EXERCISE SET
a) Retype the portion of the shape Jacobian thread from "Mapping this to" up to and including "this helps =)".
b) In the shape Jacobian thread, which influence did the authors ignore to simplify the shape derivative formula?

GIVEN PASSAGE
******************************

ShapeJac

[yang2640]

Hi Maria, thank you for your great work. I have a quick question on the Jacobian computation for the shape.
In the E::MatrixXd SMPLWrapper::calcModel function:
"
if (shape_jac != nullptr)
for (int i = 0; i < SMPLWrapper::SHAPE_SIZE; ++i)
poseSMPL_(*pose, shape_jac[i], displacement); // Pose needs recalculation because joint positions at T are new
"
It seems "shape_jac" is mainly computed here, the logic seems to be a verts forward in poseSMPL, is this an approximation to the shape Jacobian ?

The shape Jacobian looks more complex ? It involves both "LBSMat" and "joints_global_transform" in "verts = LBSMat * joints_global_transform", I can't figure out how shape Jacobian is computed with regarding to the code.

[maria-korosteleva]

Hi @yang2640
Thank you for your interest in our work!

Shape jacobian is computed exactly here, following the analytical derivative of the SMPL model formula from the SMPL paper.
The shape_jac[ that shapeSMPL_() outputs the derivative w.r.t. to each shape parameter when the model is in the rest pose (T-pose, pose vector is simply zero).

When the model is posed somehow, the shape jacobian needs to be updated to account for transformation due to pose, and that's what you see in the code snippet you mentioned.

Maybe, this simplified mathematical notation will help to get a better grasp of it. Note that the pose is constant when the shape derivative is computed. Shape blendshapes are always constant. Thus the model function is linear in each shape parameter, and derivative computation is straightforward.

model_verts(shape) =  pose_matrix * (shape_1 * shape_blendshape_1 + ... + shape_10 * shape_blendshape_10 + template_verts)

model_verts w.r.t. shape_i = pose_matrix * shape_blendshape_i

Mapping this to the code, shapeSMPL_() will output a collection of shape_blendshape_i as shape jacobian, poseSMPL_() will perform multiplication with the pose_matrix on the shape jacobian

Hope this helps =)

[yang2640]

Thanks for the reply @maria-korosteleva , but the shape will cause the change to shape blended vertices -> cause change to resting joint locations (joint regressor) -> cause change to global transform of lbs -> cause change to final vertices, so there should be some shape derivative on this chain ?

[maria-korosteleva]

@yang2640, If that's what you meant by "shape Jacobian looks more complex" in the original question, then yes, you are correct. I apologize for misunderstanding your original question.

You are right, the shape does influence the joint locations, and precise derivative should include that chain too. In this part, we chose to simplify the derivative formula by ignoring that influence

This seems reasonable as derivative is only valid locally around the shape parameters it's evaluated at. We expect that the influence on the final vertex positions due to the joints locations update is insignificant comparing to direct vertex update. We figured that the implementation of this chain won't worth it. Although we didn't make any formal comparisons.

This decision was made quite some time ago so that I even forgot I was following your train of thought myself =))

******************************

SUPPLIED DATA
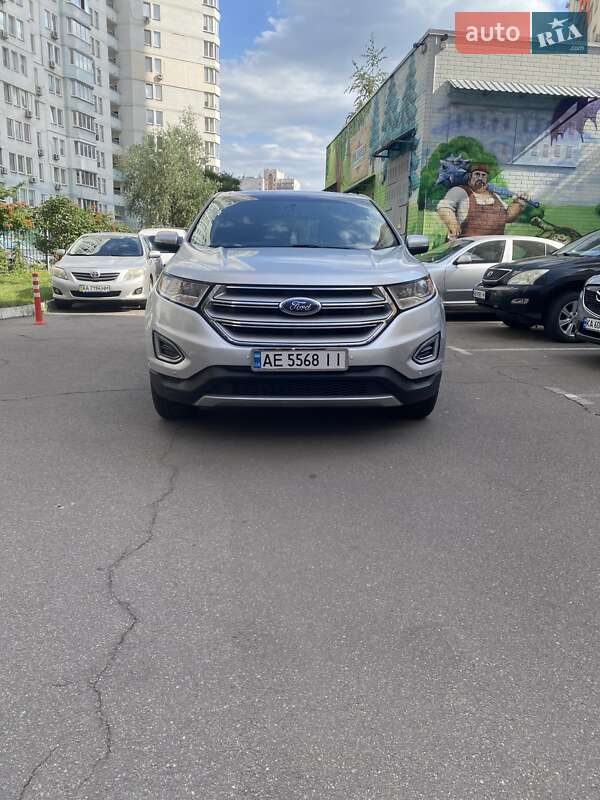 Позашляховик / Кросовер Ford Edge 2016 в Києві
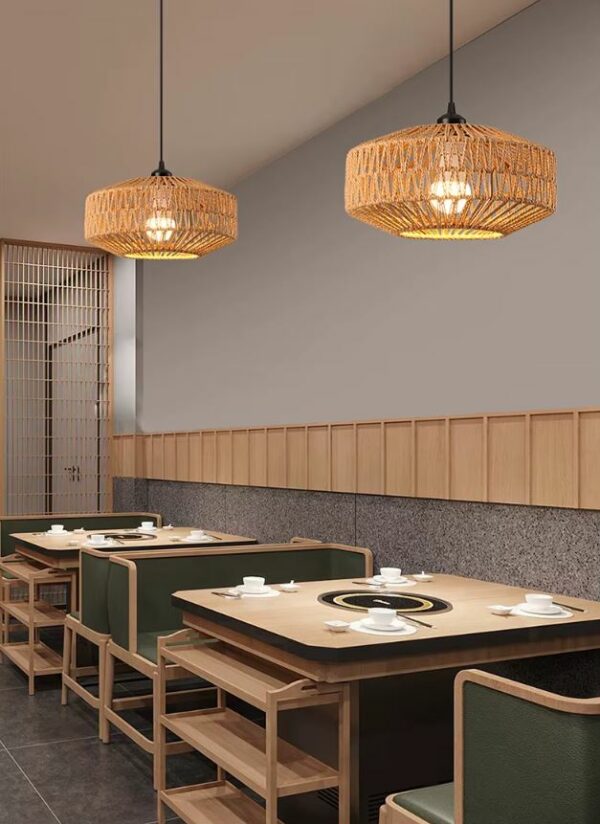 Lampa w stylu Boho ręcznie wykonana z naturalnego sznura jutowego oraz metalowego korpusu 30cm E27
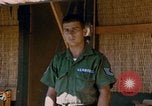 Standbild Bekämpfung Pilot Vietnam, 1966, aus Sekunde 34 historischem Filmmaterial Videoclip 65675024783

******************************

EXPECTED RESPONSES
a)
Mapping this to the code, shapeSMPL_() will output a collection of shape_blendshape_i as shape jacobian, poseSMPL_() will perform multiplication with the pose_matrix on the shape jacobian

Hope this helps =)

b) The shape's influence on the joint locations.